Check statement terminated due to unrepairable error.
Msg 8921, Level 16, State 1, Line 1
Check terminated. A failure was detected while collecting facts. Possibly tempdb out of space or a system table is inconsistent.

CheckDB requires some key system tables to determine the health status of the database. If these key tables are damaged, the CheckDB analysis error is an impossible task, not to mention repair.

Damaged allocation pages
Msg 8946, Level 16, State 12, Line 1
Table error: Allocation page (1: 2264640) has invalid PFS_PAGE header values. Type is 0. Check type, alloc unit ID and page ID on the page.
Msg 8998, Level 16, State 2, Line 1
Page errors on the GAM, SGAM, or PFS pages prevent allocation integrity checks in database ID 13 pages from (1: 2264640) to (1: 2272727)

When these errors occur, the storage ing pages of the database are damaged. These pages are used to mark those pages and zones on the hard disk that are used and not used, checkDB does not fix these errors, and these errors are tricky. It is not advisable to delete these pages because each page is mapped to 4 GB of storage data.

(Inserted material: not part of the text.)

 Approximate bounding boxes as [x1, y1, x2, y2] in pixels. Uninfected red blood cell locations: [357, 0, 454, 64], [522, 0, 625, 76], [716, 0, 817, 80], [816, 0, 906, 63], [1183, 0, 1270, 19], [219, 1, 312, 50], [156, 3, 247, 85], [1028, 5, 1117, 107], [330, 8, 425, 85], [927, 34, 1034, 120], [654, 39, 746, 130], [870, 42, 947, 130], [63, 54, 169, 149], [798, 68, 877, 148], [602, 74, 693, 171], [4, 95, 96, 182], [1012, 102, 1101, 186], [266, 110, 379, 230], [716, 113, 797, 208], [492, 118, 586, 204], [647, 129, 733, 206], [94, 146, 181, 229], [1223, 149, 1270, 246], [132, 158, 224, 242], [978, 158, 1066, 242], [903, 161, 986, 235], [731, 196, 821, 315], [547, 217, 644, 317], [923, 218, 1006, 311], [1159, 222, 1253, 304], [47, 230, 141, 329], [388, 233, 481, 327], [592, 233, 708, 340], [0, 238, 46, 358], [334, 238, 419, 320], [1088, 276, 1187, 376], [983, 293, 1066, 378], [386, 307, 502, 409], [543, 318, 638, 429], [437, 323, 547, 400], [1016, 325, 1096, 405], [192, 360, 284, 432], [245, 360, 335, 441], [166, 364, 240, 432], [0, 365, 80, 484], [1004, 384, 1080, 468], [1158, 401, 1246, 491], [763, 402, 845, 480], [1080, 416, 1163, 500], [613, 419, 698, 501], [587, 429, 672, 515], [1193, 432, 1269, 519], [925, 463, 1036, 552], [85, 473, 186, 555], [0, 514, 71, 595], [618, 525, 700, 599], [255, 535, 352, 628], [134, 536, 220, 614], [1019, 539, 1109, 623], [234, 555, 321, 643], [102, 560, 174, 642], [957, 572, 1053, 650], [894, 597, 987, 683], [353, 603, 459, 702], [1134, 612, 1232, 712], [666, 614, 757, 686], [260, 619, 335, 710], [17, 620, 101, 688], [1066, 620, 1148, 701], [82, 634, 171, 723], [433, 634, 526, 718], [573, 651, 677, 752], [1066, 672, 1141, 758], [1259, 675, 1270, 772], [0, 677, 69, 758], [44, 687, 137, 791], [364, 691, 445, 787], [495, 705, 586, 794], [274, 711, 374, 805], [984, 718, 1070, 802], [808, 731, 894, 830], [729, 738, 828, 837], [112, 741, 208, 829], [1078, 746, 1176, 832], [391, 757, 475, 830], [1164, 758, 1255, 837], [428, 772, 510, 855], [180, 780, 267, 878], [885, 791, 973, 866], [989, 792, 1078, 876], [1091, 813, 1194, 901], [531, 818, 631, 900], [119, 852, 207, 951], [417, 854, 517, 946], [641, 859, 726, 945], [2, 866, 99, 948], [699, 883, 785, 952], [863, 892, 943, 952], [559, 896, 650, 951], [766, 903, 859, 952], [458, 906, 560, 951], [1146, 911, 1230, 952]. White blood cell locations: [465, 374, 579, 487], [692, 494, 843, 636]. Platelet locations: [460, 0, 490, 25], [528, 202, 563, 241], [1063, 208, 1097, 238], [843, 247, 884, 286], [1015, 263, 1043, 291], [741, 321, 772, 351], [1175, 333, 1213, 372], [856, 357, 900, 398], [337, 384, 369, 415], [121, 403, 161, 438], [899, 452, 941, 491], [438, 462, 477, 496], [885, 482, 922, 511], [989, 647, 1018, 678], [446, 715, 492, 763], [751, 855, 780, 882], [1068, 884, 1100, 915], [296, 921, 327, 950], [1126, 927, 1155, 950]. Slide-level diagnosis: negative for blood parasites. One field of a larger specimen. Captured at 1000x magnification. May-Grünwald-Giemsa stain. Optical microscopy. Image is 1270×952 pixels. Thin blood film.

You are welcome to reprint it. If possible, please attach this annotation:
Fu Bo translated from: http://www.sqlservercentral.com/articles/65804/

Contact Us

The content source of this page is from Internet, which doesn't represent Alibaba Cloud's opinion; products and services mentioned on that page don't have any relationship with Alibaba Cloud. If the content of the page makes you feel confusing, please write us an email, we will handle the problem within 5 days after receiving your email.

If you find any instances of plagiarism from the community, please send an email to: info-contact@alibabacloud.com and provide relevant evidence. A staff member will contact you within 5 working days.

A Free Trial That Lets You Build Big!

Start building with 50+ products and up to 12 months usage for Elastic Compute Service

  • Sales Support

    1 on 1 presale consultation

  • After-Sales Support

    24/7 Technical Support 6 Free Tickets per Quarter Faster Response

  • Alibaba Cloud offers highly flexible support services tailored to meet your exact needs.